Propositional Logic: Atomic Statements In Propositional Logic most books I read say -  Atomic Statements are statements which can't be simplified further.
I find the above definition ambiguous or maybe based on intuition (i.e. what is 'simple')
Is there a more rigorous definition? For e.g. how do I go about proving, that a proposition P is atomic?
(I think this question is important - as I think if you have 'n' atomic statements, they will have more 'information' than any 'n-1' statements and any formula based on the 'n' statements - I know I'm vague here as I do not understand this well and is just intuitions right now)

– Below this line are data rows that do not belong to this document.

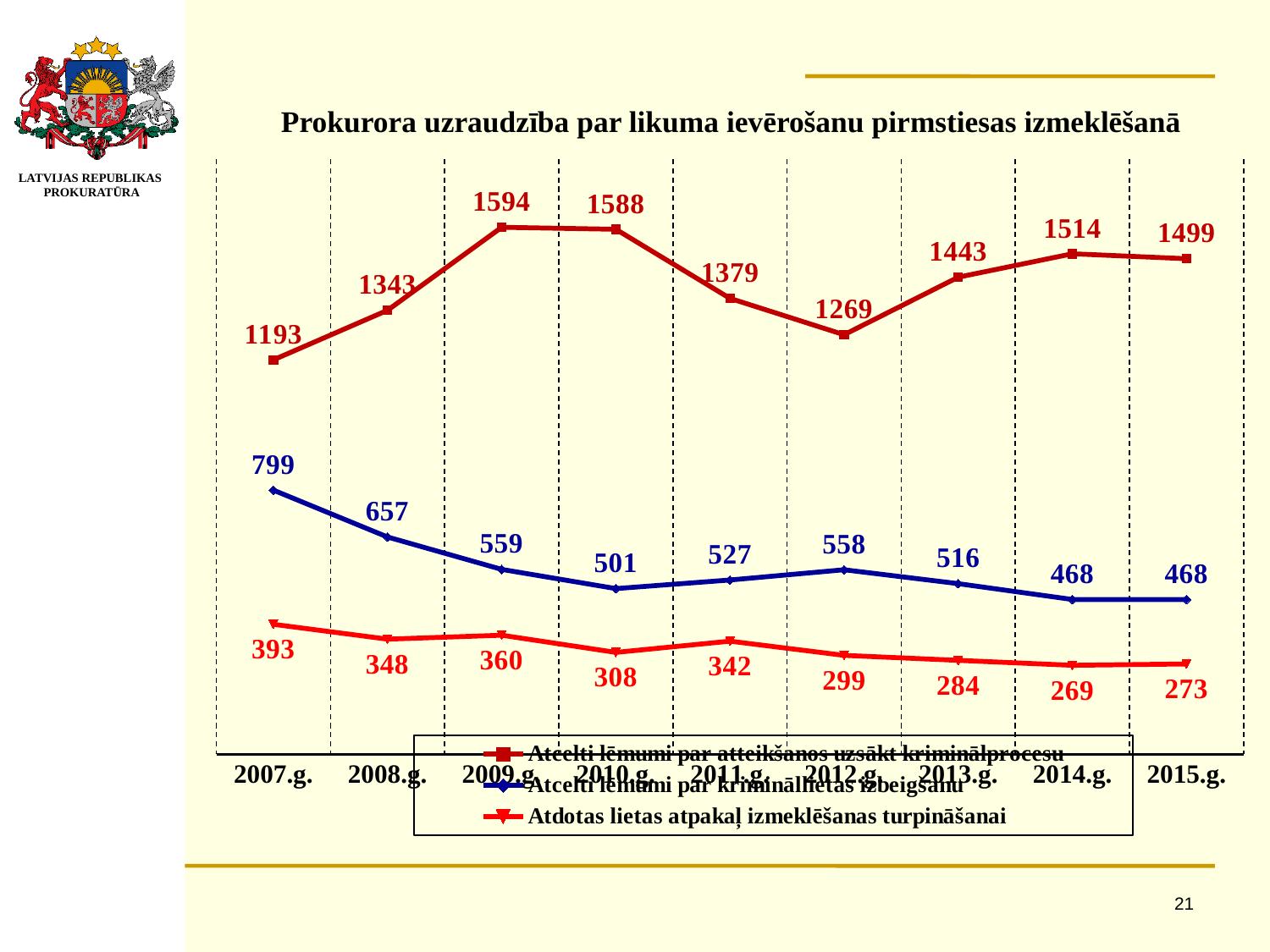
Which is larger for 'Atcelti lēmumi par krimināllietas izbeigšanu': the value in 2011.g. or in 2012.g.? 2012.g. What is the difference between the 2009.g. and 2007.g. values for 'Atcelti lēmumi par atteikšanos uzsākt kriminālprocesu'? 401 Does 'Atcelti lēmumi par krimināllietas izbeigšanu' generally rise or fall from 2007.g. to 2015.g.? fall What is the value for 'Atcelti lēmumi par atteikšanos uzsākt kriminālprocesu' in 2009.g.? 1594 In which year is 'Atdotas lietas atpakaļ izmeklēšanas turpināšanai' lowest? 2014.g. How many series does the legend list? 3 What type of chart is shown on the slide? line chart What is the title of the chart? Prokurora uzraudzība par likuma ievērošanu pirmstiesas izmeklēšanā In which year is 'Atcelti lēmumi par atteikšanos uzsākt kriminālprocesu' lowest? 2007.g. What is the value for 'Atdotas lietas atpakaļ izmeklēšanas turpināšanai' in 2013.g.? 284 How many years are shown on the x axis? 9 What is the value for 'Atcelti lēmumi par krimināllietas izbeigšanu' in 2007.g.? 799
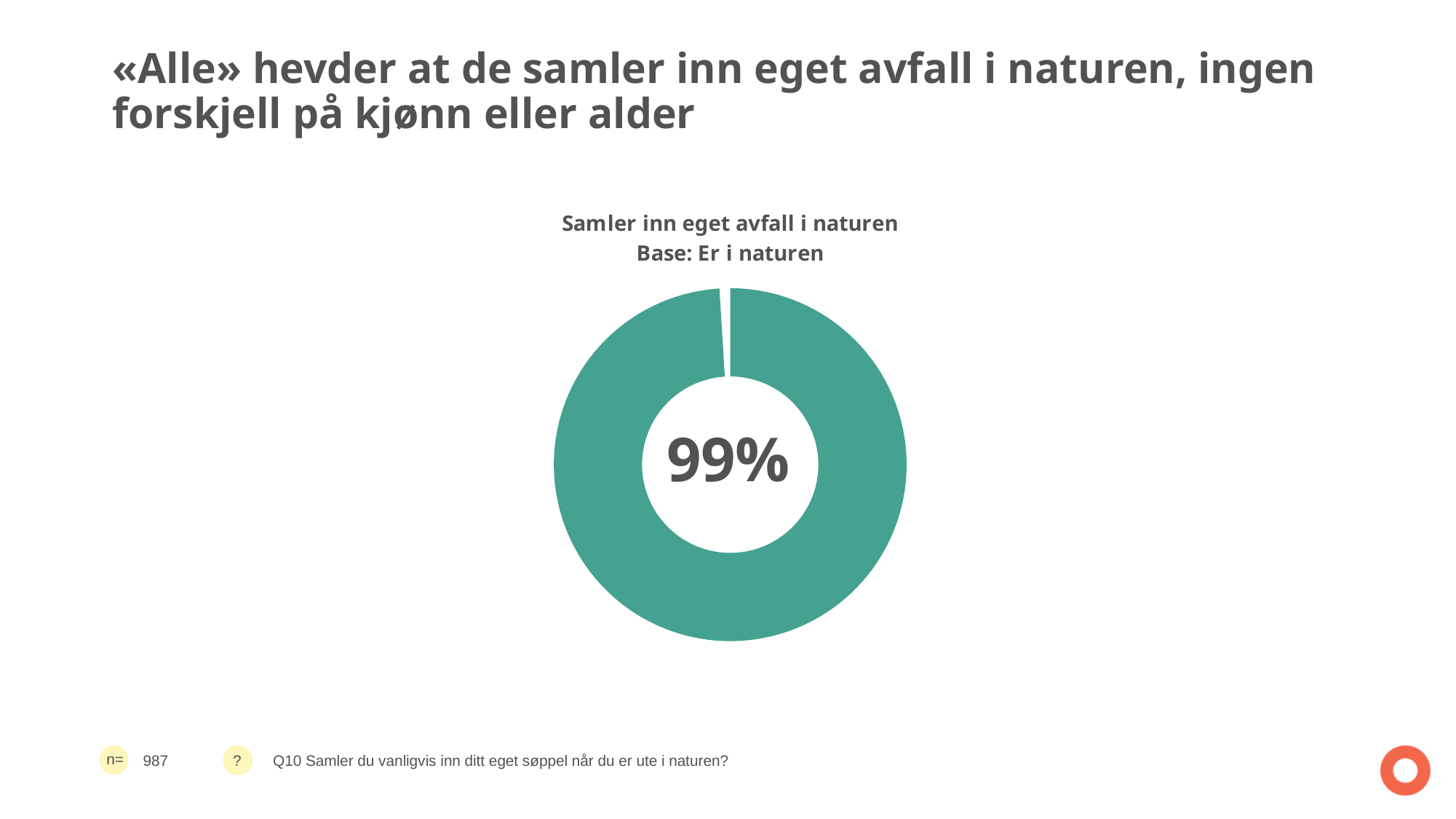
What is the sample size (n) shown on the slide? 987 What share of the pie is not covered by the green slice? 1% What kind of chart is shown on the slide? Pie chart (donut) What base is stated under the chart title? Er i naturen What is the title of the chart? Samler inn eget avfall i naturen What percentage is shown in the centre of the donut chart? 99% How many slices does the donut chart have? 2 What share of the pie does the green slice represent? 99% Is the value shown in the donut chart greater or less than 50%? greater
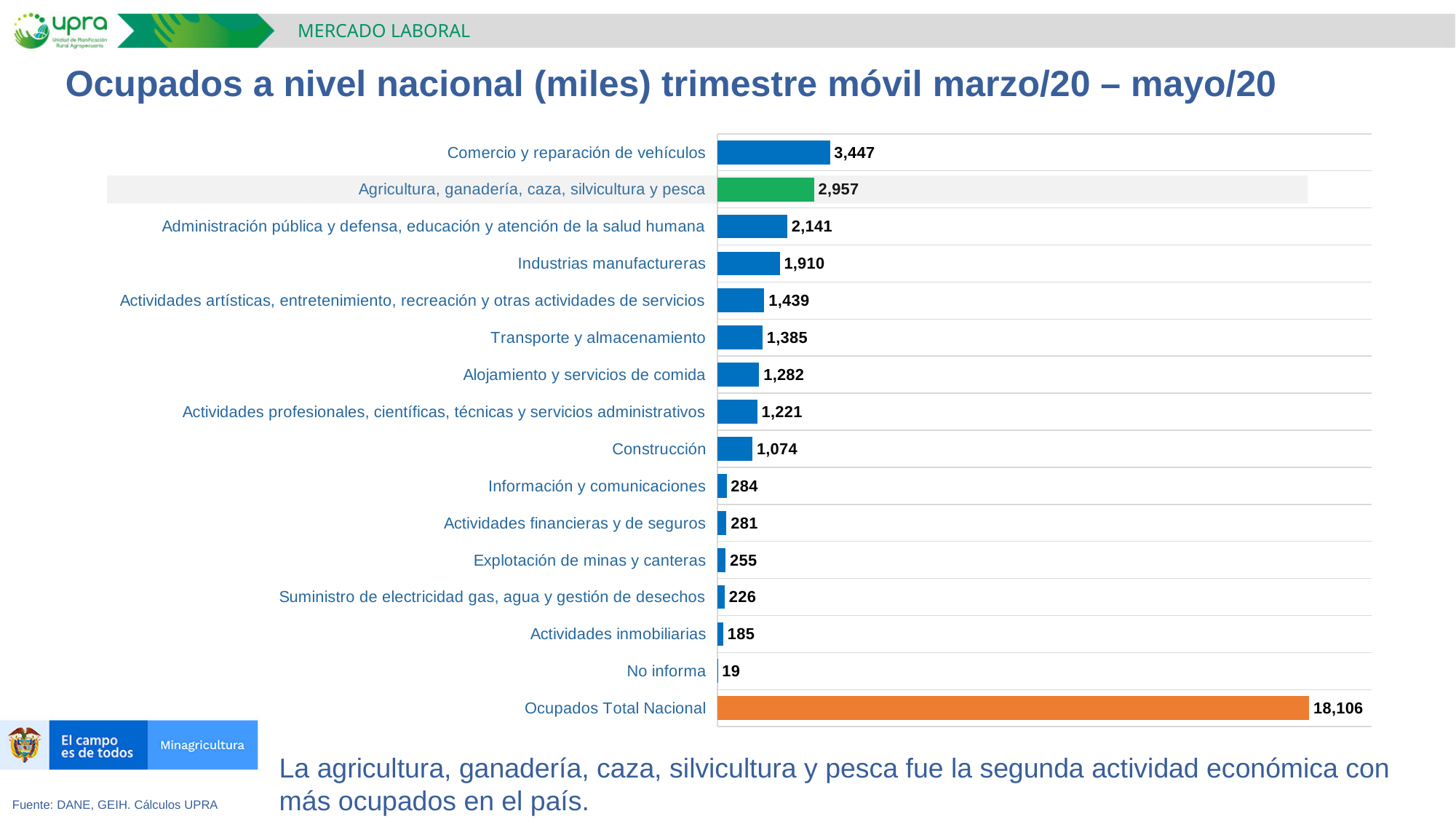
Which is larger, Industrias manufactureras or Transporte y almacenamiento? Industrias manufactureras What is the value for Agricultura, ganadería, caza, silvicultura y pesca? 2,957 What kind of chart is shown on the slide? Bar chart What is the difference between Comercio y reparación de vehículos and Agricultura, ganadería, caza, silvicultura y pesca? 490 What is the value for Ocupados Total Nacional? 18,106 What colour is the bar for Agricultura, ganadería, caza, silvicultura y pesca? Green What is the value for Comercio y reparación de vehículos? 3,447 How many bars are shown in the chart? 16 What is the value for Construcción? 1,074 Which category has the lowest value? No informa Excluding Ocupados Total Nacional, which category has the highest value? Comercio y reparación de vehículos What is the difference between Alojamiento y servicios de comida and Construcción? 208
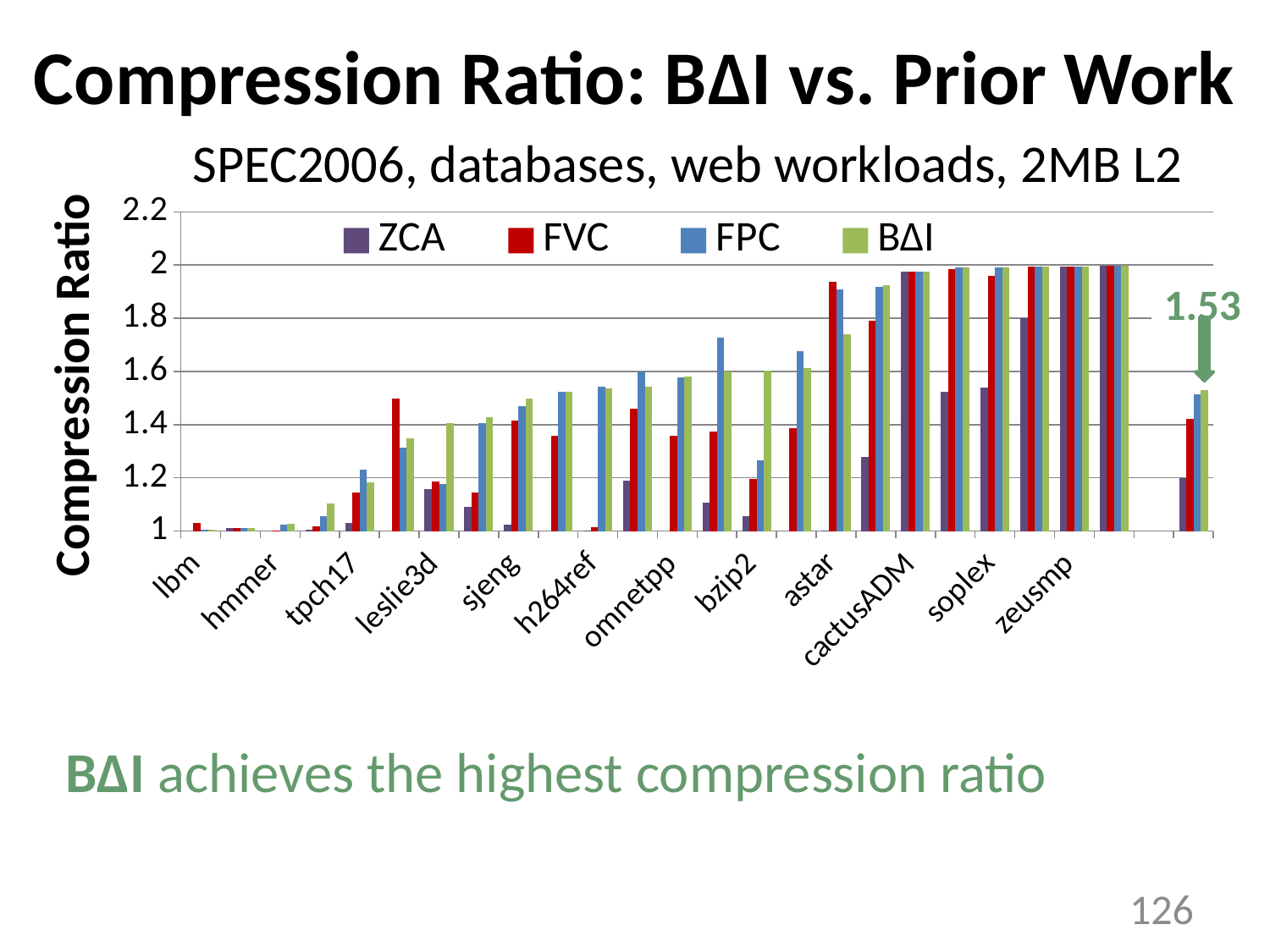
What is the highest tick value shown on the vertical axis? 2.2 Is the FVC value for lbm greater or less than 1.2? less What kind of chart is shown on the slide? bar chart In the rightmost group of bars, is the value for ZCA greater or less than 1.4? less In the rightmost group of bars, is the value for BΔI larger or smaller than the value for ZCA? larger Do the BΔI compression ratios generally rise or fall from lbm to zeusmp along the x axis? rise Which series are listed in the chart legend? ZCA, FVC, FPC, BΔI What value is printed as a data label above the rightmost group of bars? 1.53 What is the title of the vertical axis? Compression Ratio Is the BΔI value for zeusmp greater or less than 1.8? greater How many series does the chart legend list? 4 Which series has the lowest value in the rightmost group of bars? ZCA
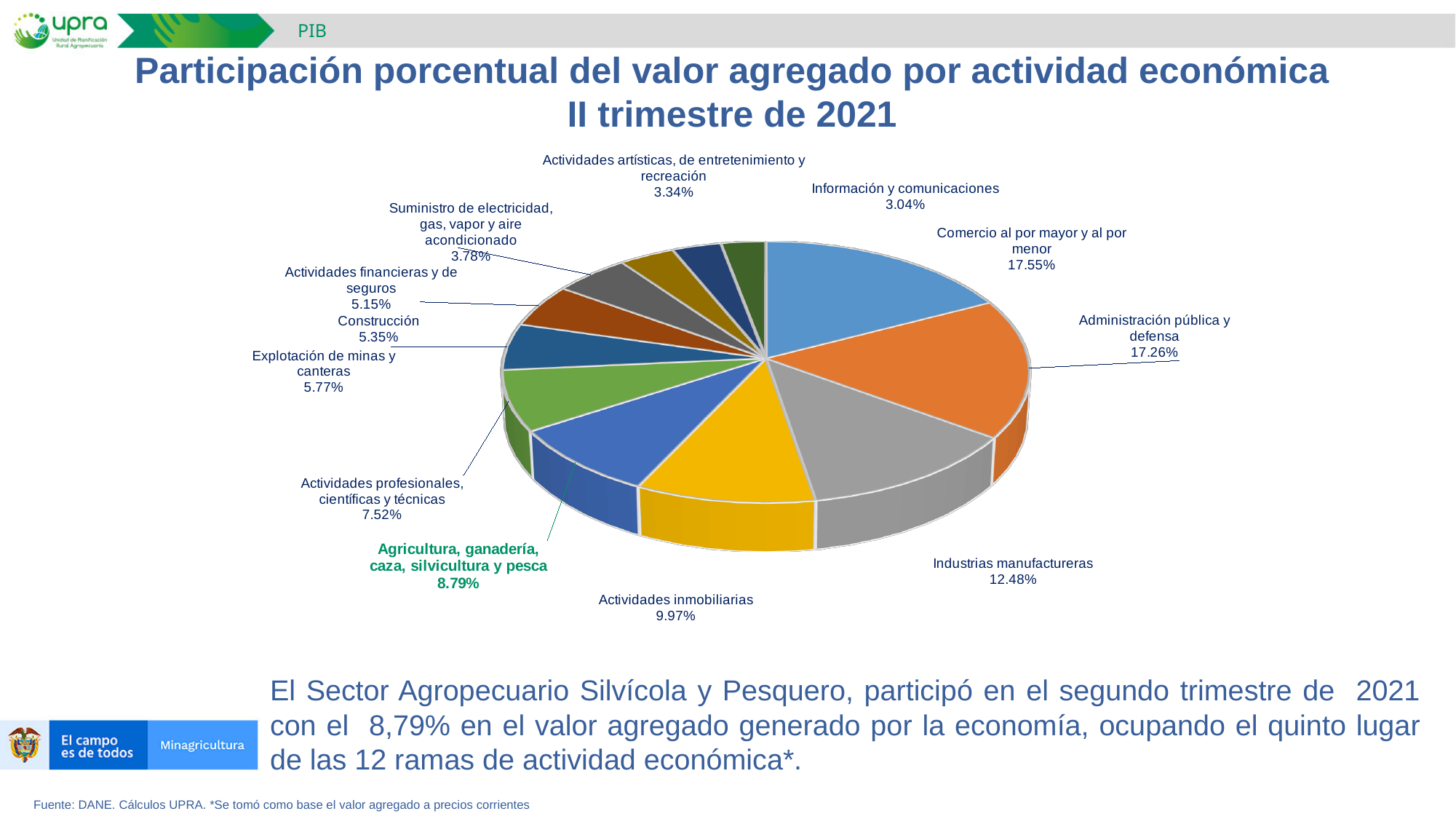
Which economic activity has the smallest share in the pie chart? Información y comunicaciones What is the share shown for Industrias manufactureras? 12.48% Which economic activity has the largest share in the pie chart? Comercio al por mayor y al por menor Which has a larger share, Explotación de minas y canteras or Suministro de electricidad, gas, vapor y aire acondicionado? Explotación de minas y canteras What percentage share does Agricultura, ganadería, caza, silvicultura y pesca have in the pie chart? 8.79% What is the difference in percentage points between Comercio al por mayor y al por menor and Administración pública y defensa? 0.29 How many economic activities (slices) are shown in the pie chart? 12 What is the title of the chart on the slide? Participación porcentual del valor agregado por actividad económica II trimestre de 2021 What value is labelled for Actividades inmobiliarias? 9.97% Which has a larger share, Construcción or Actividades financieras y de seguros? Construcción What is the difference in percentage points between Industrias manufactureras and Actividades inmobiliarias? 2.51 What type of chart is shown on the slide? Pie chart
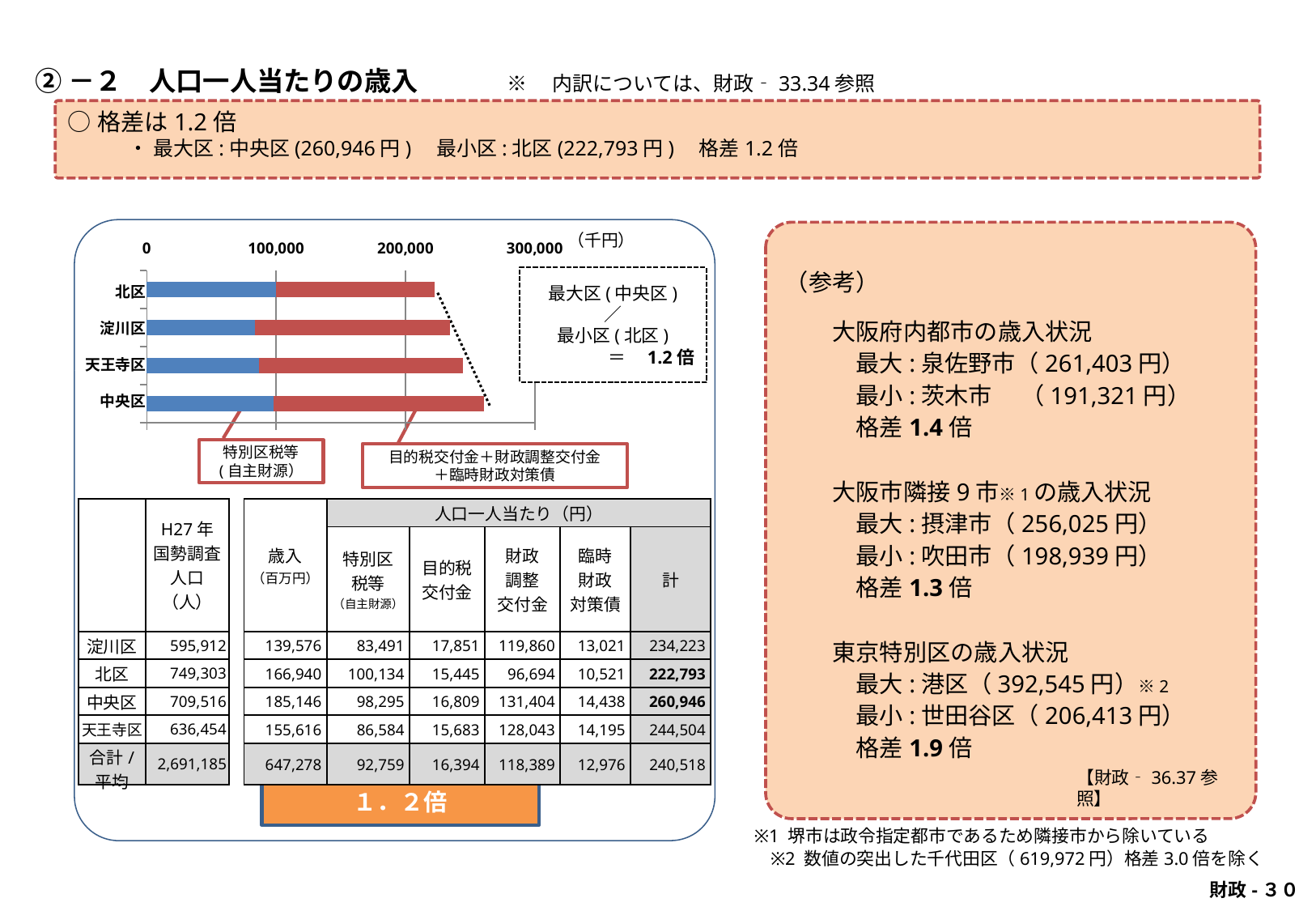
Which ward has the longest total bar in the chart? 中央区 What kind of chart is shown on the slide? stacked bar chart Is the blue (特別区税等) segment for 淀川区 greater or less than 100,000? less Which ward has the larger blue (特別区税等) segment, 北区 or 淀川区? 北区 Which ward has the shortest total bar in the chart? 北区 Which ward has the larger total bar, 中央区 or 北区? 中央区 Is the total bar for 中央区 greater or less than 300,000? less How many series are stacked in each bar of the chart? 2 According to the slide, what is the ratio between the largest ward (中央区) and the smallest ward (北区) shown in the chart? 1.2 倍 What does the blue segment of each bar represent, according to the label below the chart? 特別区税等（自主財源） How many wards (categories) are plotted in the bar chart? 4 Is the total bar for 北区 greater or less than 200,000? greater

 A: You're correct -- this question is very important, because many statements in proof theory are proved by induction on the length of formulae, so it's essential to understand which formulae are atomic in order to understand the proof.
Atomic formulae are defined using the concept of "terms."  Terms are defined recursively.  A constant of your language is a term.  A variable of your language is a term.  If $t_1, \ldots, t_n$ are terms and $f$ is an $n$-ary function of your language, then $f(t_1, \ldots, t_n)$ is a term.
With terms defined, we can move on to atomic formulas.  If $t_1, t_2$ are terms, then $t_1=t_2$ is an atomic formula.  If $t_1, \ldots, t_m$ are terms and $P$ is an $m$-ary predicate of your language, then $P(t_1, \ldots, t_m)$ is an atomic formula.
And that's it.  From the atomic formulae, we use the logical symbols $\lnot$ and $\land$, along with the existential quantifier $\exists$ to build up more complicated formulae.  (Those are all that are necessary because we can use combinations of those symbols to create $\lor$ and $\forall$.)
A: Think of atomic sentences as sentences with no connectives. In sentential logic, $S$ = "it's sunny" is atomic but $S \land W$ = "it's sunny and it's warm" is not, since it has conjunctive meaning. So, a sentence is atomic iff it has no logical connectives.